▶ Tekstfragment
ECLI:NL:RBDHA:2022:3131

Rechtbank Den Haag

Datum uitspraak
20 januari 2022
Publicatiedatum
6 april 2022
Zaaknummer
AWB 21/3947 en AWB 21/3948
Instantie
Rechtbank Den Haag
Type
Uitspraak
Rechtsgebied
Bestuursrecht; Vreemdelingenrecht
Procedures
  • Eerste aanleg - enkelvoudig
Rechters
Vindplaatsen
  • Rechtspraak.nl
AI samenvatting door LexboostAutomatisch gegenereerd

Afwijzing verblijfsvergunning voor arbeid als zelfstandige door ontoereikende markt- en concurrentieanalyse

In deze zaak heeft de Rechtbank Den Haag op 20 januari 2022 uitspraak gedaan in een geschil tussen een eiser met de Turkse nationaliteit en de Staatssecretaris van Justitie en Veiligheid. Eiser, die sinds 2018 in Nederland verblijft als kennismigrant, had een aanvraag ingediend voor een verblijfsvergunning voor arbeid als zelfstandige. De aanvraag werd afgewezen door verweerder, die stelde dat het ondernemingsplan van eiser een ontoereikende markt- en concurrentieanalyse bevatte. Eiser had zijn onderneming in de risico management branche, maar verweerder oordeelde dat de informatie over de specifieke markt, de doelgroep en het onderscheidend vermogen van de onderneming onvoldoende was onderbouwd.

▶ Geselecteerde records

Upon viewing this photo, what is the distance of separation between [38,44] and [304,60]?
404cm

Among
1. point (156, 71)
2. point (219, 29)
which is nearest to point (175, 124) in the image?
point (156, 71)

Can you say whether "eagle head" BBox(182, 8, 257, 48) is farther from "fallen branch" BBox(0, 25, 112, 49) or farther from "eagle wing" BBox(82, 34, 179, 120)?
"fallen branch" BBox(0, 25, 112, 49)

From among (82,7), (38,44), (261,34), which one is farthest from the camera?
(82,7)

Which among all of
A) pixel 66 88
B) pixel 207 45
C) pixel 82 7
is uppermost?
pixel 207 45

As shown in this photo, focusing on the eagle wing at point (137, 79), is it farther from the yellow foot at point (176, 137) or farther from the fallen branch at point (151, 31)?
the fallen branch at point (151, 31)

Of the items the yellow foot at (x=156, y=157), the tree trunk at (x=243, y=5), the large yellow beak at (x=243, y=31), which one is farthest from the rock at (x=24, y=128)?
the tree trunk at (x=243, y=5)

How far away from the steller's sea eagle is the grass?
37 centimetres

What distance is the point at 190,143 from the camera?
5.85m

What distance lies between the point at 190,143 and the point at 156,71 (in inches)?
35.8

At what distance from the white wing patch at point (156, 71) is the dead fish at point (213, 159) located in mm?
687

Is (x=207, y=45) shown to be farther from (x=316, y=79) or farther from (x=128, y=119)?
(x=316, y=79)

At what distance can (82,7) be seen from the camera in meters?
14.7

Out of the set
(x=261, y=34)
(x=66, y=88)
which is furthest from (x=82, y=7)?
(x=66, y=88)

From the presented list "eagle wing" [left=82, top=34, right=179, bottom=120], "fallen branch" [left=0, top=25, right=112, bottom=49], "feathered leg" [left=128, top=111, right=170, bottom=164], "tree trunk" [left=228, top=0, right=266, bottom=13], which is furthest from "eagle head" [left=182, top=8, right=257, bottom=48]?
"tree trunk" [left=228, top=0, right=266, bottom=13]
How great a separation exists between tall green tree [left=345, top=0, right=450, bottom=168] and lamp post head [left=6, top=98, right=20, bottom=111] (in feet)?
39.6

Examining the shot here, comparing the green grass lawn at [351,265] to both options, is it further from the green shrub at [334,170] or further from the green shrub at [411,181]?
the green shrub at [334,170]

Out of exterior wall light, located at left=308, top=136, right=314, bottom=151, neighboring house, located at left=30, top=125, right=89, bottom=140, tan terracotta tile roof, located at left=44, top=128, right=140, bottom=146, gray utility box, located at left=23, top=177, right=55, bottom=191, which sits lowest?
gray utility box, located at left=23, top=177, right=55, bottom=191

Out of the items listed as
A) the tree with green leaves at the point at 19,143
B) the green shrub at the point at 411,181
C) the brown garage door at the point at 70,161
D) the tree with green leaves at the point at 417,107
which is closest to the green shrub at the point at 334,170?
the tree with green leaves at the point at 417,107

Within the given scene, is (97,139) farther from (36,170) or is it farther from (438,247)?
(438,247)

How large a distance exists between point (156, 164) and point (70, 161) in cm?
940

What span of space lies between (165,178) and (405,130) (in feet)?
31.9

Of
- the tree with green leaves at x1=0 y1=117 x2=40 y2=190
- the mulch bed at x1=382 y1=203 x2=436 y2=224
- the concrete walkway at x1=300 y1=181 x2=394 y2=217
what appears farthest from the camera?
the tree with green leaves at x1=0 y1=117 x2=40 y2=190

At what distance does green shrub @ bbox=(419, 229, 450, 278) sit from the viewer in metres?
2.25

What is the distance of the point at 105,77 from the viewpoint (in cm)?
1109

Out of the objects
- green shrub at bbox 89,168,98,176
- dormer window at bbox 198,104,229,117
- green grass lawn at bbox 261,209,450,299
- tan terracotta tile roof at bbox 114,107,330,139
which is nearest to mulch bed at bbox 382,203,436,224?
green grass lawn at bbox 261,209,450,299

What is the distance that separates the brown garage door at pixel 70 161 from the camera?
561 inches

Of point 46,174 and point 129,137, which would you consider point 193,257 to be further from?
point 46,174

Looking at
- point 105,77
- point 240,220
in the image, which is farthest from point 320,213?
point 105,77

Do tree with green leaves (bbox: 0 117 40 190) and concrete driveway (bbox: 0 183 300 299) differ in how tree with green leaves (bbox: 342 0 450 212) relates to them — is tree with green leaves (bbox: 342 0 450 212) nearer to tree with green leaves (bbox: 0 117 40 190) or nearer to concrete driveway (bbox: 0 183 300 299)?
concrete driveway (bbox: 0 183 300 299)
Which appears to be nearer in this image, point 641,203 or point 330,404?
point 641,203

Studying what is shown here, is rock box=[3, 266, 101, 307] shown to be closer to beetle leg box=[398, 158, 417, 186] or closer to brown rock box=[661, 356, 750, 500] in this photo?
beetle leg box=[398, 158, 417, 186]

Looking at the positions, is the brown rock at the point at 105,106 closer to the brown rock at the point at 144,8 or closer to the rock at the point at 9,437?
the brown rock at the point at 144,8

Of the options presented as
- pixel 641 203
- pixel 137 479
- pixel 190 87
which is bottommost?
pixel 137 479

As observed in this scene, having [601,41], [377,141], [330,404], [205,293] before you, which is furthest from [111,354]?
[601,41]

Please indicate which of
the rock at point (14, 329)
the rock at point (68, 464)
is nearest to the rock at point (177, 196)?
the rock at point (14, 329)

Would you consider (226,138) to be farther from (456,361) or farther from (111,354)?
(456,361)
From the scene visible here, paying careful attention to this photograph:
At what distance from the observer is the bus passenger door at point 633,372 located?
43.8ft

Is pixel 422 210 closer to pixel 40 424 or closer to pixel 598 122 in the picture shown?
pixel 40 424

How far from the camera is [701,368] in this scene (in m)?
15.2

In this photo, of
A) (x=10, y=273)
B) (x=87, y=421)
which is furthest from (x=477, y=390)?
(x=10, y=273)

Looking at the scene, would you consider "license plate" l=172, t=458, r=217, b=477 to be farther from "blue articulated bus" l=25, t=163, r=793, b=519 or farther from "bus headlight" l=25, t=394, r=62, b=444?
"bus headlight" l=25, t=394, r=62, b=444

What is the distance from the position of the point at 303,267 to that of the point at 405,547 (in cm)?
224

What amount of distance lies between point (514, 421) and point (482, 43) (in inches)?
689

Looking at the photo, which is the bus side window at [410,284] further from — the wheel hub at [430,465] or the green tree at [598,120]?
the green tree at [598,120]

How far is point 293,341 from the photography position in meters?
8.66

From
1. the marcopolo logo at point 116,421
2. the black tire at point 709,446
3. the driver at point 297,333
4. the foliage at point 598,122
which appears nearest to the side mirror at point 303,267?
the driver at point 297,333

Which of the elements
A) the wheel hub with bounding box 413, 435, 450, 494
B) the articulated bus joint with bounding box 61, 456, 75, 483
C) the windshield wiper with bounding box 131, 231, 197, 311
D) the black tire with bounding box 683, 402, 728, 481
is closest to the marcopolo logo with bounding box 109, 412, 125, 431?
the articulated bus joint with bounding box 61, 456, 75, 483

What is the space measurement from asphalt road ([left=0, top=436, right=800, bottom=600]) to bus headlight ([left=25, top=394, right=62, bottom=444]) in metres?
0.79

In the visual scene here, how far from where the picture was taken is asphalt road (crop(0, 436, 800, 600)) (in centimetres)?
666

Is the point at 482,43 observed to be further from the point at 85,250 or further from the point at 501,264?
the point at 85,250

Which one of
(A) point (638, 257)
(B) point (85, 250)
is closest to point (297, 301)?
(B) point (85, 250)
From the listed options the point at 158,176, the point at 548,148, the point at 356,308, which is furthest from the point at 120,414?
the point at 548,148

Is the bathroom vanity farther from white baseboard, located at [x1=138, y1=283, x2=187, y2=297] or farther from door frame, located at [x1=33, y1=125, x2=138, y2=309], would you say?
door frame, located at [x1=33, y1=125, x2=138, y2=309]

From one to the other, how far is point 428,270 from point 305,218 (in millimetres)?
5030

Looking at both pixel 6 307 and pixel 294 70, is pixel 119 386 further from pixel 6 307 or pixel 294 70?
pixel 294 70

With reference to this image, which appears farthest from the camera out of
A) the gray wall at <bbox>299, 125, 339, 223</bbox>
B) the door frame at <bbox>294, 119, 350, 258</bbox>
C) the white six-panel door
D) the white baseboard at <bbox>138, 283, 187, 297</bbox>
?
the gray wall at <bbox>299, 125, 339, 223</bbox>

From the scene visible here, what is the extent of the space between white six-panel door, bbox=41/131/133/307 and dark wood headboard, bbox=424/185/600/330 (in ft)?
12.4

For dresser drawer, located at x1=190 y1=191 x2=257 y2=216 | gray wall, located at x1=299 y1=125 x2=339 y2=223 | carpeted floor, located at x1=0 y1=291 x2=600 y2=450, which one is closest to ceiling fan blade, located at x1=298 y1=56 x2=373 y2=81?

▶ Opdracht A
Noem alle onderwerpen waarover de informatie volgens verweerder onvoldoende was onderbouwd, zoals vermeld in het tekstfragment.
▶ Opdracht B
Wat is volgens het tekstfragment de publicatiedatum van de uitspraak?
De records houden geen verband met het tekstfragment.

▶ Resultaat A
- de specifieke markt
- de doelgroep
- het onderscheidend vermogen van de onderneming

▶ Resultaat B
6 april 2022